── DOCUMENT EXCERPT ──
Critic challenges Jefferson City diocese on abuse

FILE: Bishop W. Shawn McKnight of the Catholic Diocese of Jefferson City addresses members of the media, chancery staff and area priests Friday, Aug. 24, 2018, to make a statement regarding clergy sexual abuse and his plans to bring transparency to the Catholic Church.
FILE: Bishop W. Shawn McKnight of the Catholic Diocese of Jefferson City addresses members of the media, chancery staff and area priests Friday, Aug. 24, 2018, to make a statement regarding clergy sexual abuse and his plans to bring transparency to the Catholic Church.

Survivors Network of those Abused by Priests held a news conference Tuesday afternoon in Columbia, demanding Bishop W. Shawn McKnight, of the Catholic Diocese of Jefferson City, disclose that a convicted serial child-molesting cleric worked at two area churches.

SNAP members Tuesday pointed out a cleric abuse report released in California last week states, for a brief time in 1985, Fr. Fredrick A. Lenczycki worked at Our Lady of Lourdes in Columbia, and temporarily took the place of a St. James priest who had been hospitalized with lung cancer.

Lenczycki was possibly the first U.S. priest deemed a "sexually violent predator," said David Clohessy, the St. Louis volunteer SNAP director.

Lenczycki was convicted of charges of aggravated criminal sexual assault against a child in 2004 for abusing three boys in the Joliet, Illinois, area. He received a five-year prison sentence.

In a statement Tuesday, the diocese said it has no documentation indicating Lenczycki requested permission to serve as a priest within it.

"SNAP conducted a media conference today using misinformation, suggesting the Diocese of Jefferson City is hiding facts about a known sexual predator who was in the diocese in 1985," the diocese said in the written statement.

The diocese's statement said that within a handwritten letter in the report - which was published by an attorney and allegedly in the files of the Diocese of Joliet - Lenczycki appears to indicate he was living in the rectory at Our Lady of Lourdes in Columbia and preparing to celebrate Mass at St. James, about 100 miles south of the city. The diocese was unaware of the letters until a reporter pointed them out.

The diocese added it had not received any allegations against Lenczycki.

"His name has never surfaced publicly in Missouri. It would be surprising if he had victimized no one here," Clohessy said. "He's been accused in every state he's been in."

Many predator clerics moved slowly and carefully, and extensively groomed their victims over many years before they "crossed a boundary" and began abusing children, he continued.

Lenczycki, Clohessy said, doesn't seem to be the type of person to move slowly - that he was much more aggressive.

Revelations about Cardinal Archbishop Theodore McCarrick, the former archbishop of Washington, D.C., who was suspended in July over allegations he sexually abused seminary students and later retired, demonstrated an egregious power abuse, McKnight said in August. That scandal and a Pennsylvania grand jury report released in August led him to direct staff to compare the names listed on the report to local clergy records. Among the names was John "Jack" Pender, who was listed as having left the Diocese of Scranton (Pennsylvania) in 1968 and was assigned to the Missouri parishes of St. Robert and Crocker in the 1970s and 1980s.

There were also no reports of Pender - who died in 2009 - having behaved inappropriately toward children in Missouri, the Diocese of Jefferson City said.

The Pennsylvania report spurred the Catholic Archdiocese of St. Louis to ask Missouri Attorney General Josh Hawley to investigate any potential clergy abuse. The Jefferson City diocese was the next to voluntarily join the statewide investigation.
───
── RECORDS SUPPLIED ──
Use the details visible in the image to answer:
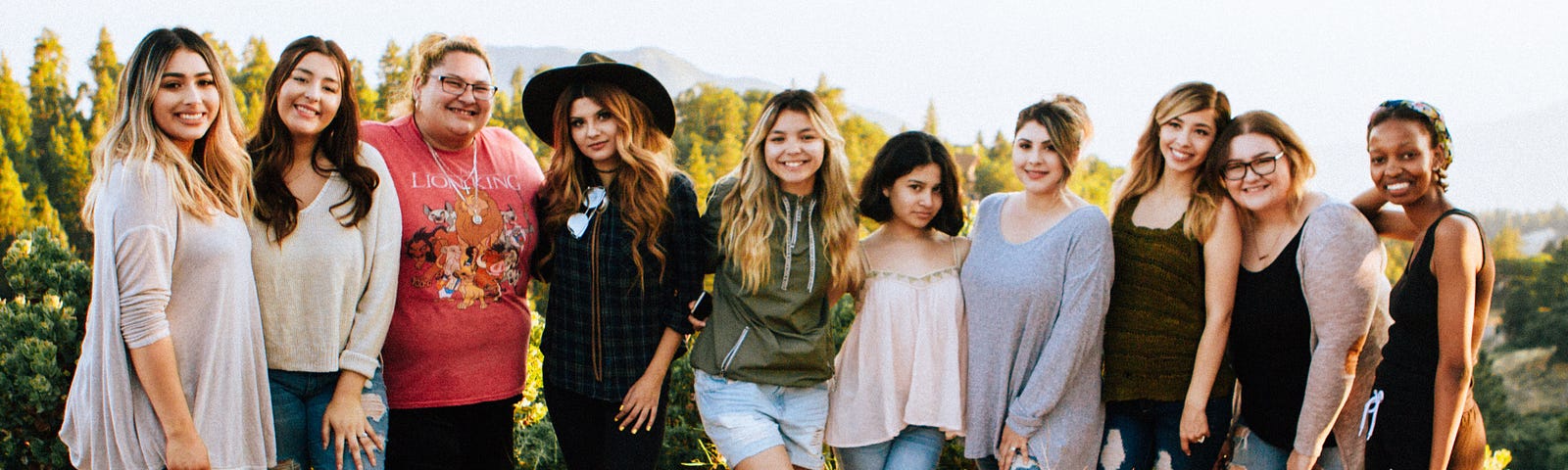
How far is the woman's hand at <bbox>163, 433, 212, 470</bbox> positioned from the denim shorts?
1527mm

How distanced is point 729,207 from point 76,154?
138 ft

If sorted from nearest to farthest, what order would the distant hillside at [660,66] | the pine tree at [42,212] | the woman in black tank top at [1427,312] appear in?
1. the woman in black tank top at [1427,312]
2. the pine tree at [42,212]
3. the distant hillside at [660,66]

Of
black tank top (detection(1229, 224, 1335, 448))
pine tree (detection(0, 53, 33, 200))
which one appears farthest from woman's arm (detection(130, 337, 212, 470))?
pine tree (detection(0, 53, 33, 200))

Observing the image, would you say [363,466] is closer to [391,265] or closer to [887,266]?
[391,265]

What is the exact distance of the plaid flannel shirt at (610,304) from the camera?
333 centimetres

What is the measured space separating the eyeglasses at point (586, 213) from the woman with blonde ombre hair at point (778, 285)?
0.40 meters

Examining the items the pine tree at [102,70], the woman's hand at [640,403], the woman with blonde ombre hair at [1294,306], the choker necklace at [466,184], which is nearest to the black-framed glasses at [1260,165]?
the woman with blonde ombre hair at [1294,306]

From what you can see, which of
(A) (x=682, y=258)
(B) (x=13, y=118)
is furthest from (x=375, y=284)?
(B) (x=13, y=118)

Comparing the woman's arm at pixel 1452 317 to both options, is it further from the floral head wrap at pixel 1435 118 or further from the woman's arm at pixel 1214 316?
the woman's arm at pixel 1214 316

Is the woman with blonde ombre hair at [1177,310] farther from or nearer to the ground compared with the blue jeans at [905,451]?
farther from the ground

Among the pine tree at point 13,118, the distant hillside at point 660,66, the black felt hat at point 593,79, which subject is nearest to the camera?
the black felt hat at point 593,79

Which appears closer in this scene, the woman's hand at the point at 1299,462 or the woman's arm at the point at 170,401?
the woman's arm at the point at 170,401

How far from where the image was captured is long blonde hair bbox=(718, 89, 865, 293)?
130 inches

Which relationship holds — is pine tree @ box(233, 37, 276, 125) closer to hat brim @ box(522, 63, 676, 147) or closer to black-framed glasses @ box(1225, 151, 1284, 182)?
hat brim @ box(522, 63, 676, 147)
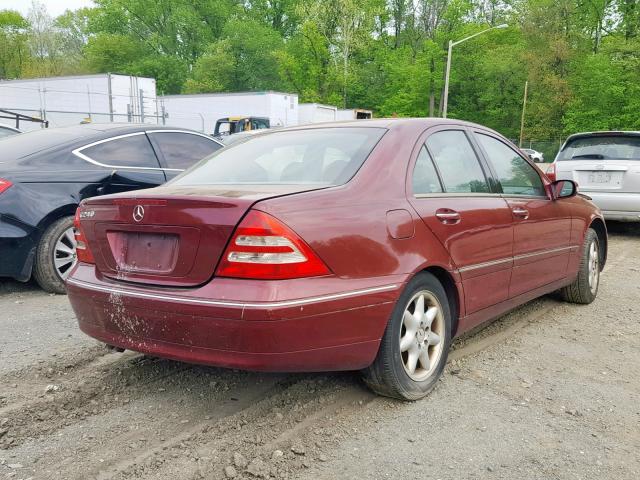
───
→ YOUR GOAL
Transcribe the passage of the news article on the Jefferson City diocese between "Survivors Network of" and "five-year prison sentence.", inclusive.

→ EXPECTED OUTPUT
Survivors Network of those Abused by Priests held a news conference Tuesday afternoon in Columbia, demanding Bishop W. Shawn McKnight, of the Catholic Diocese of Jefferson City, disclose that a convicted serial child-molesting cleric worked at two area churches.

SNAP members Tuesday pointed out a cleric abuse report released in California last week states, for a brief time in 1985, Fr. Fredrick A. Lenczycki worked at Our Lady of Lourdes in Columbia, and temporarily took the place of a St. James priest who had been hospitalized with lung cancer.

Lenczycki was possibly the first U.S. priest deemed a "sexually violent predator," said David Clohessy, the St. Louis volunteer SNAP director.

Lenczycki was convicted of charges of aggravated criminal sexual assault against a child in 2004 for abusing three boys in the Joliet, Illinois, area. He received a five-year prison sentence.